编译属国际化部译者志愿提供,如有不妥欢迎指正;如对我们的工作有什么建议,欢迎到后台留言;如有转载请注明出处。学术公益是一条很长的路,我们诚邀您同行,欢迎留言您希望编译的政治学期刊,感谢您的支持。
PART
一
期刊简介
Journal of Comparative Politics(比较政治学杂志)是由纽约城市大学负责的比较政治学领域顶级期刊,始于1968年,分别在每年1月、4月、7月、10月出版。期刊主要呈现针对政治制度和政治过程比较研究的学术文章,并借此平台与社会科学家、学者、学生、公众和NGO官员交流新的想法和研究发现。
PART
二
期刊目录
Legacy Trade Unions as Brokers of Democratization? Lessons from Tunisia
拥有前威权统治遗产的工会成了民主化的中介?来自突尼斯的经验
Selling Austerity: Preferences for Fiscal Adjustment during the Eurozone Crisis
贩卖紧缩政策:欧元区危机期间对财政调整的偏好
Dynamics of the Inner Elite in Dictatorships: Evidence from North Korea
独裁统治下内部精英的动态:来自朝鲜的证据
Host State Engagement, Socioeconomic Class, and Syrian Refugees in Turkey and Germany
东道国的介入,社会经济阶层与土耳其和德国的叙利亚难民
Responsive or Repressive? How Frontline Bureaucrats Enforce the One Child Policy in China
回应性还是压迫性?中国的一线官僚如何强制施行计划生育政策
The Politics of Succession in Charismatic Movements: Routinization versus Revival in Argentina, Venezuela, and Peru
卡里斯马运动中的继承人政治:阿根廷、委内瑞拉和秘鲁的制度化与运动复兴
Incumbency, Parties, and Legislatures: Theory and Evidence from India
在职、党派和议会:来自印度的理论和证据
PART
三
精选译文
01 拥有前威权统治遗产的工会成了民主化的中介?来自突尼斯的经验
【题目】
More Effective Than We Thought: Accounting for Legislative Hitchhikers Reveals a More Inclusive and Productive Lawmaking Process
【作者】
Bishara, Dina
【摘要】
突尼斯总工会(UGTT)成为该国从威权主义转型过程中的主要行动者。现有的解释集中于威权主义的遗产、工会独立于国家的自治程度以及劳工支持民主化的物质激励,并不能充分说明工会在突尼斯转型过程中所发挥的政治作用的高调特征。相反,正如本文所论述的那样,前威权统治所遗留给工会的遗产是理解工会在威权统治过渡过程中所扮演角色的关键。如果工会在政权组建阶段拥有政治斗争的历史和强大的组织能力,他们更有可能形成一定程度的内部自治,这使得威权统治者难以剥夺他们的权力。本文采用了历史制度主义的方法,并参考了对突尼斯的实地调查和对劳工活动家的采访。

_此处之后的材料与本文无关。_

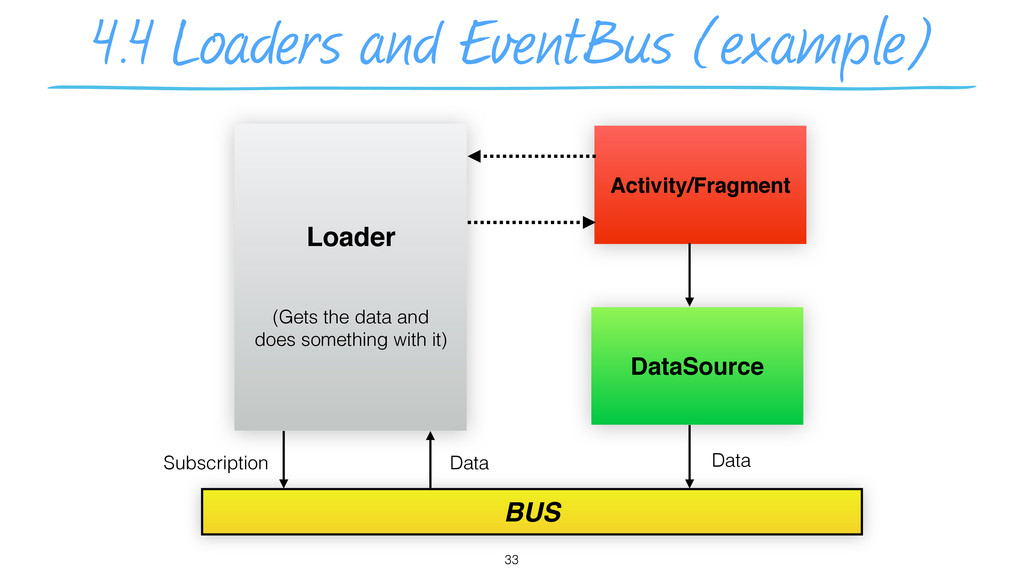4.4 Loaders and EventBus (example) 33 Loader (G...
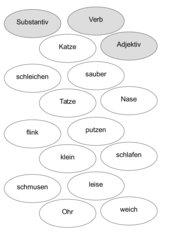 Deutsch Arbeitsmaterialien Substantiv Verb Adjektiv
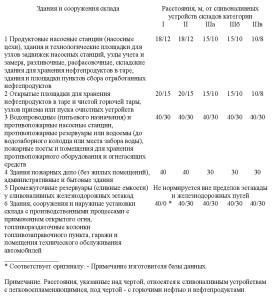 нормативный документ СП4.13130-2013 .6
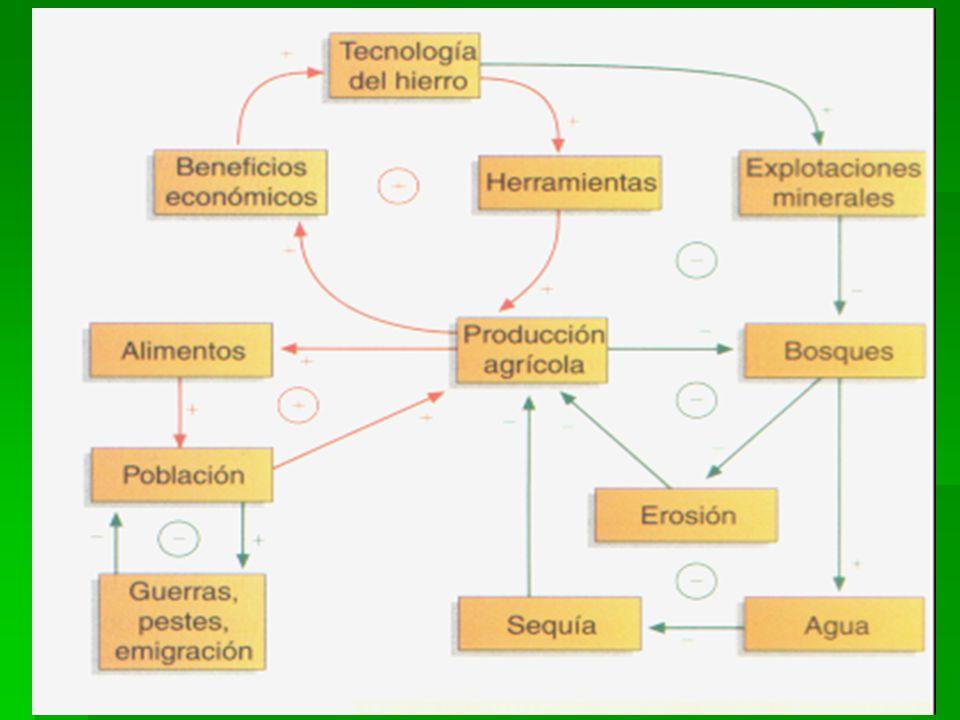 Las mejoras tecnológicas provocan la fundición de metales (cobre, bronce, hierro) avances en la agricultura (mayor eficacia mayor producción de alimen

The Tunisian General Labor Union (UGTT) emerged as a major player in the country’s transition from authoritarianism. Existing explanations – focusing on authoritarian legacies, the degree of trade union autonomy from the state, and labor’s material incentives to support democratization – do not sufficiently account for the high-profile nature of the union’s political role in Tunisia's transition. Instead, as this article argues, the importance of unions’ pre-authoritarian legacy is key to understanding the role of unions in the transition from authoritarian rule. If unions enter the regime formation stage with a history of political struggle and with strong organizational capacities, they are more likely to develop a degree of internal autonomy that makes it difficult for authoritarian incumbents to disempower them. The article employs a historical institutional approach and draws on fieldwork and interviews with labor activists in Tunisia.
02 贩卖紧缩政策:欧元区危机期间对财政调整的偏好
【题目】
Selling Austerity: Preferences for Fiscal Adjustment during the Eurozone Crisis
【作者】
Fernandez-Albertos, Jose
Kuo, Alexander
【摘要】
如何解释欧元区危机期间个人对紧缩政策的偏好?紧缩政策的具体内容或与欧盟相关的因素会在何种程度上影响此种偏好?为了回答这些问题,我们基于对受危机重创的国家西班牙的调查,提供了新的数据和嵌入式实验,来检验有关偏好紧缩政策的理论。我们发现,按传统的方式测算,紧缩政策几乎不受欢迎,但如果突显特定的原因或利益,对紧缩政策的支持会增加。欧盟的认可并不影响公众对紧缩政策的支持,但是当税收增加且关于对欧盟的财政承诺的忧虑变得显著时,对财政支出的支持就会减弱。研究结果有助于理解诸如紧缩之类不受欢迎的政策如何可能得到大部分公众的接受。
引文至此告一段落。